6. A distinguishing or characteristic quality, such as the flavor of a wine.


  1. NeNe, you made some interesting points. As far as the definition of race, I don't believe that any human being can truly give a definite answer as to what race is. So many people have so many different opinions about what constitutes a "race." I also don't believe that all of the above definitions are exactly true when it comes to defining race, especially, the one that says "A genealogical line." Pulling from Bernier's Kant's argument and his belief in monogenesis, if all humans came from one common source, then they would all be of one race in this case (only with lots of natural divisions).

    Furthermore, what you said about Bernier is absolutely correct in my opinion. What he said was definitely not neutral and objective. By saying the phrase, "Their hair, which is not properly hair, but rather a species of wool, which comes near the hairs of some of our dogs," not only does he indicate that the European race is the primary and perfect race off which to build the other races, but he also indicates that the Europeans hold the power and are in control of most things, specifically, the animals of the world.

  2. If I had to pick a definition from the list presented here, I would certainly choose the biological definition. This definition is of course difficult to apply to humans today, for we have at our disposal numerous types of transportation and are no longer geographically isolated. Consequently, I believe that the future evolution of humans will result in the elimination of any distinct race thanks to "the frequency of hereditary traits" being spread among all humans.

    The biological definition also gives an explanation as to how different "races" came to have different phenotypes. As humans moved out of Africa, certain groups became geographically isolated. From this isolation came the increase in the frequency of hereditary traits. These traits were, of course, those traits chosen by natural selection to adapt to the environment in which those traits were expressed.

    Biology can give an account of how race arose, but in no way does it make normative claims about those different races. Only people make normative claims, and misuse biology when doing so.

  3. Its true and obvious now just how ignorant Bernier's observations were. One thing to note when examining the subjective nature of his claims is that at this time his target audience is solely European. I don't know how many languages his publication got translated into, but for some reason I'm pretty sure Yoruba was not included. So this is white people reading other white people--there's some inbreeding for you.

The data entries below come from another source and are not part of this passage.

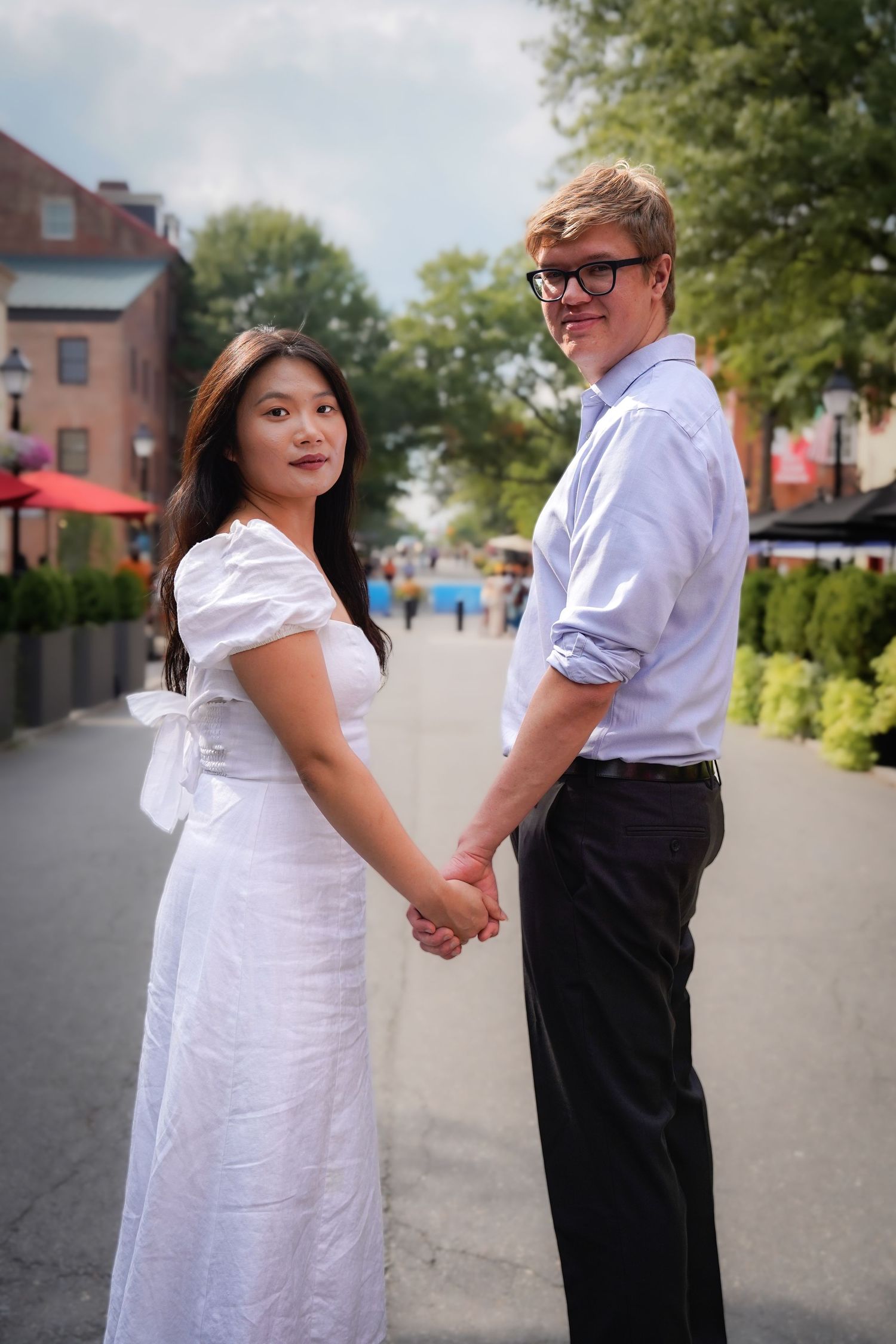 A couple holds hands while walking along a sunny urban pathway.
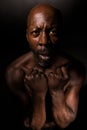 Topless black man in shadows with hands clenched.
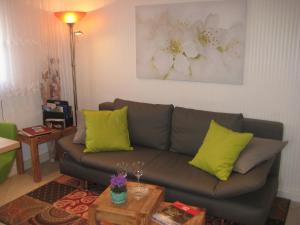 ein Wohnzimmer mit einem grauen Sofa und gelben Kissen in der Unterkunft Ferienwohnung am Wäldchen in Kurort Gohrisch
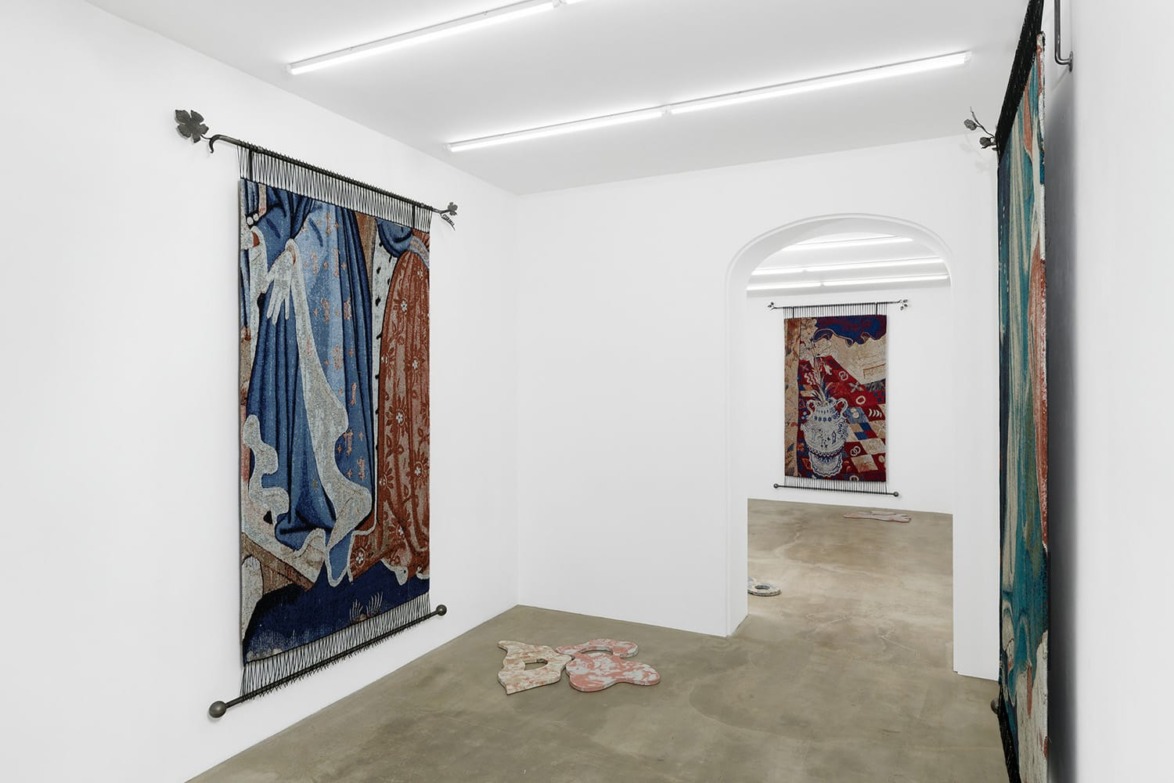Art gallery interior with large tapestries hanging on white walls and decorative pieces on the concrete floor.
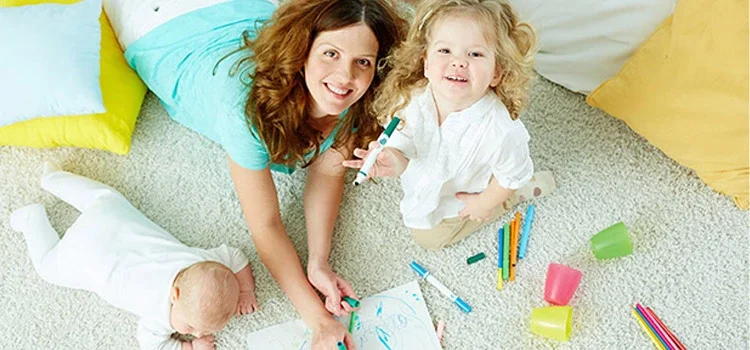 Top View of Child Enjoying Drawing with a Chilminder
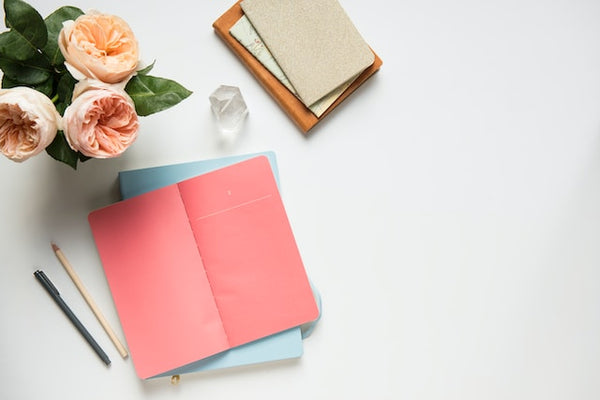 Journals next to flowers to cultivate self-love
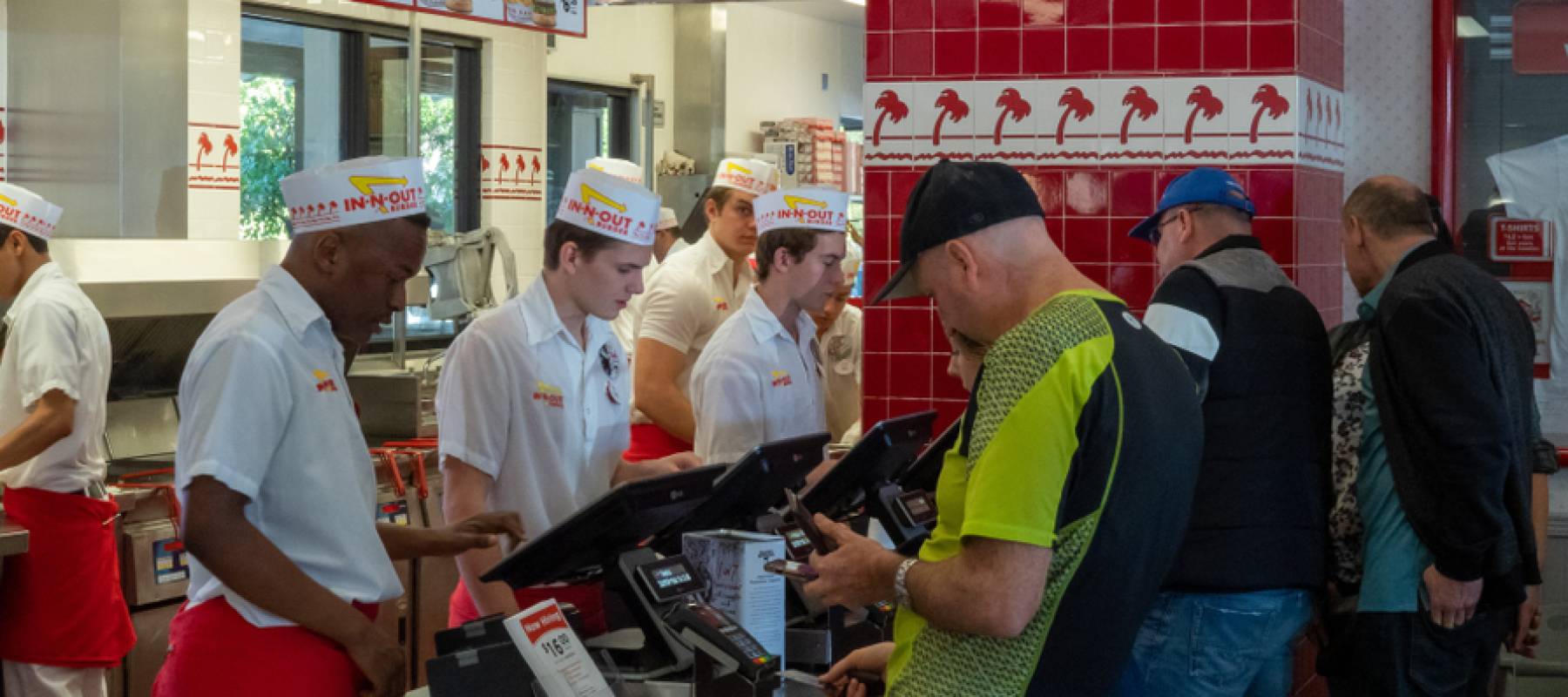 Diners lined up behind cashier and checkout counter at In-N-Out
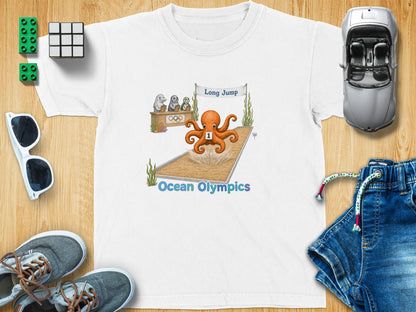 White t-shirt with cartoon octopus competing in a long jump at Ocean Olympics.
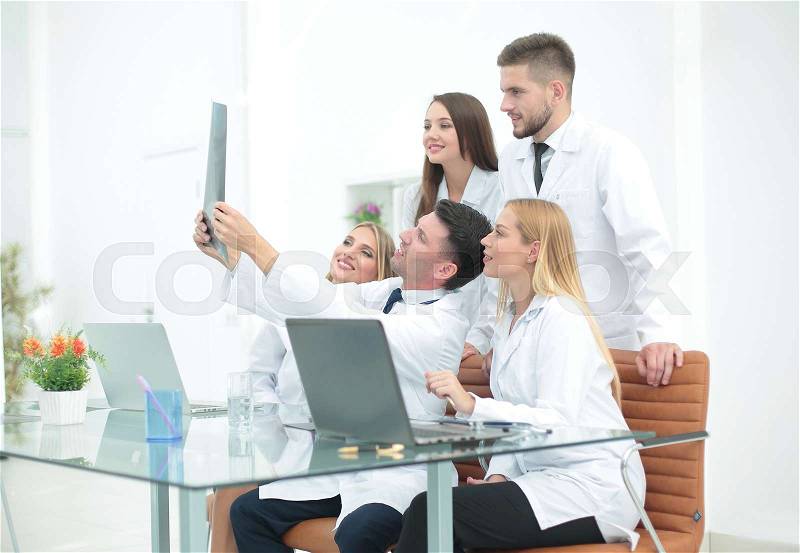 Group of doctors discussing an x-ray ,sitting at the table.the concept of health, stock photo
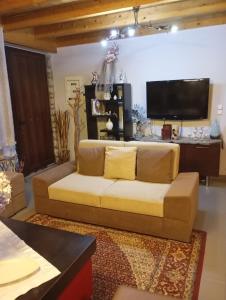 a living room with a couch and a flat screen tv at Αρχωντικα στην Τρiχονιδα in Agrinio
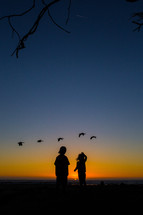 silhouettes of children watching ducks fly 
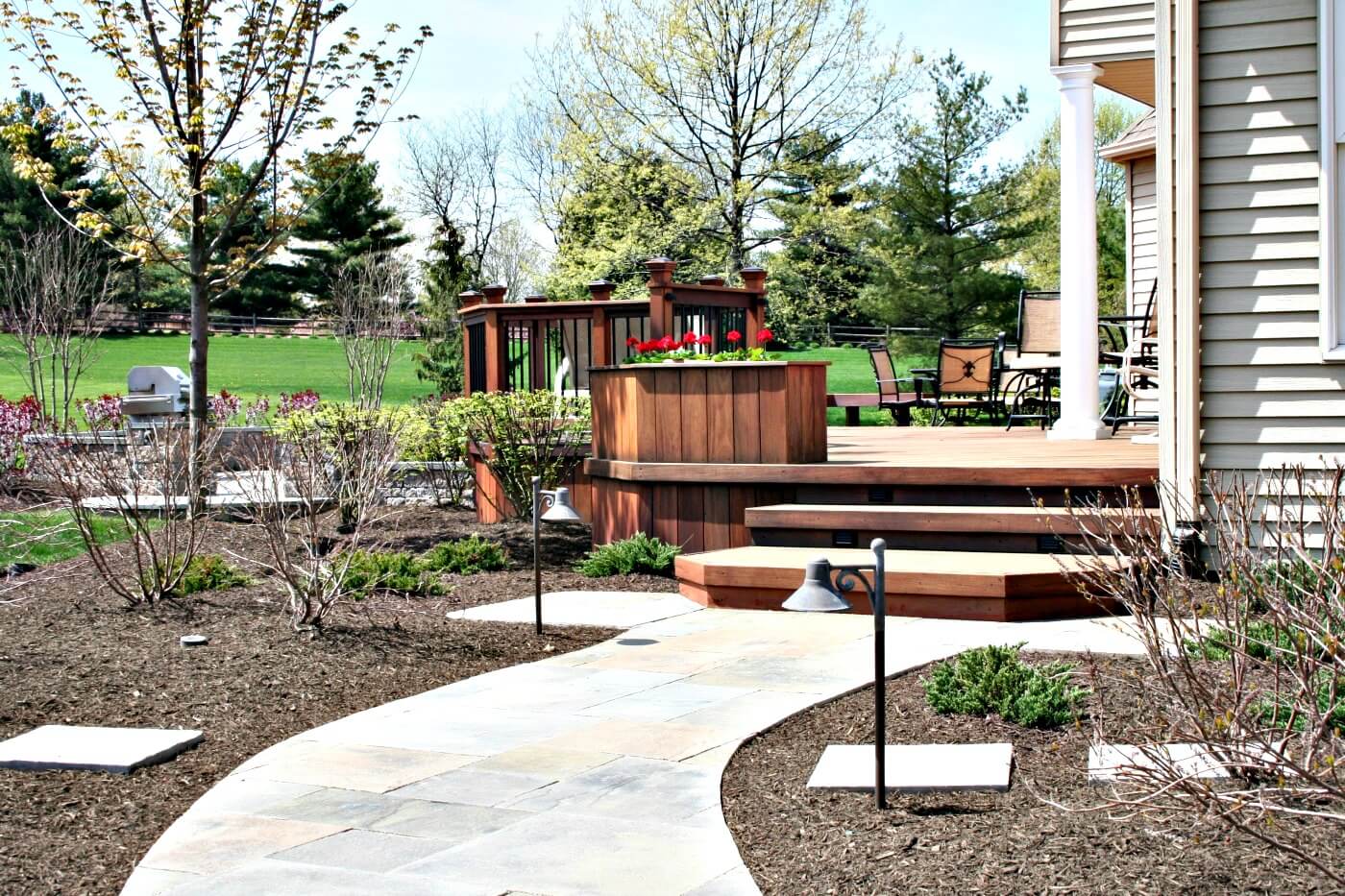 Custom backyard deck and patio with walkway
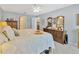 Comfortable bedroom with view of ensuite bathroom and dining area, and soft, neutral decor at 703 June Lake Ln, Brandon, FL 33510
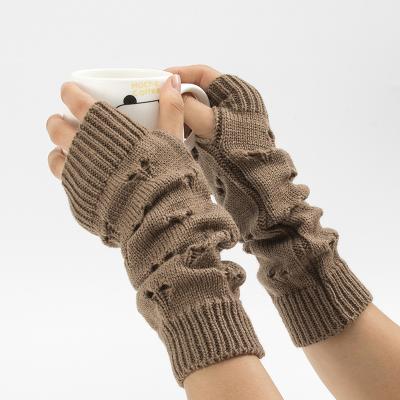 China Women Plain Stylish Gloves Hand Warmer Winter Gloves Arm For Crocheting Heart Hollow Mitten Warm Fingerless Knitting Gloves for sale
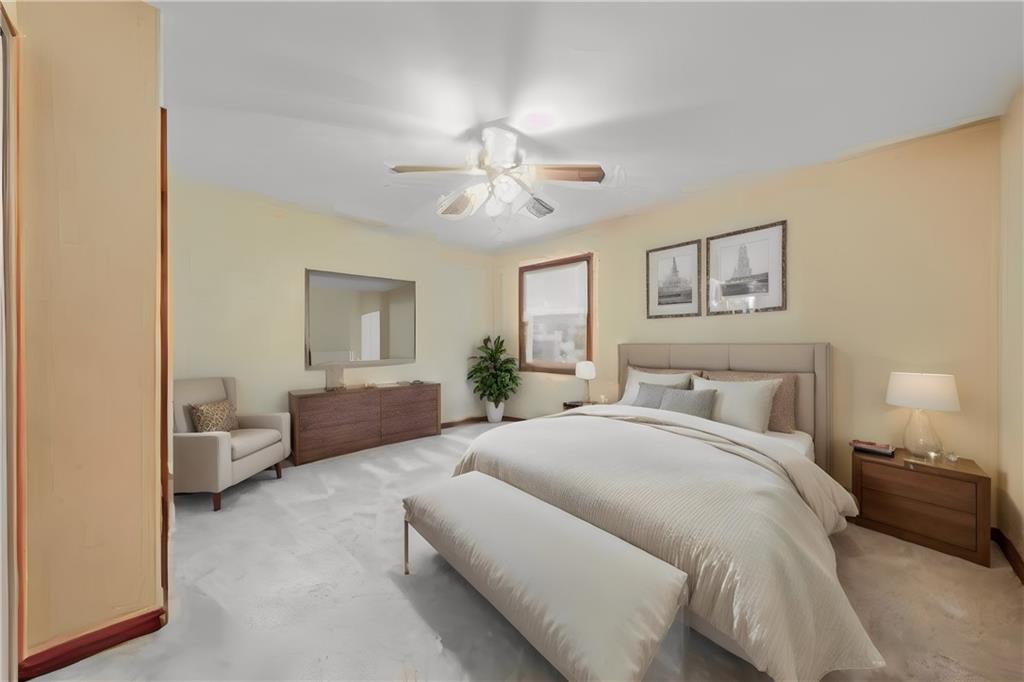 220 Tiffany Irwin, PA 15642 - Photo 24 of 39 a spacious bedroom with a bed and ceiling fan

  4. I think it would be interesting to consider the idea that race is not just a geographical, biological, social, political, or cultural concept, but rather all of the above. Therefore, I would argue that the definition of race would not only depend on the company you are asking, but on the geographical location, knowledge of biology, social ideals, political stance, and cultural understanding as well. Therefore I ask, can there truly be one definition of race, since there is inherently a different understanding of race across the world. By this I mean, the assumptions and attributes that come with the idea of race and different races.

  5. I totally agree that we can call Bernier's observations normative, but I can't bring myself to be upset with his ignorance. Of course, we could have had a more educated start to the analysis of race, but I think it is completely understandable for a white, European male to make judgements such as these. Bernier is simply a product of his time; if he didn't make these observations, someone else would have.

  6. I agree with NeNe in her observation that Bernier's scientific approach to distinguishing between different types of people is contested when he begins to separate his race from those that he had seen and heard about. This separation opened up the door to people using skin color to as a way to not only define another group of people, but also as a way to emphasize the "us" race or what some people would call the "pure race". Although Bernier is what we would consider a "product of his time", that doesn't mean that we can excuse him for essentially opening the flood gates for racial divisions further down the road.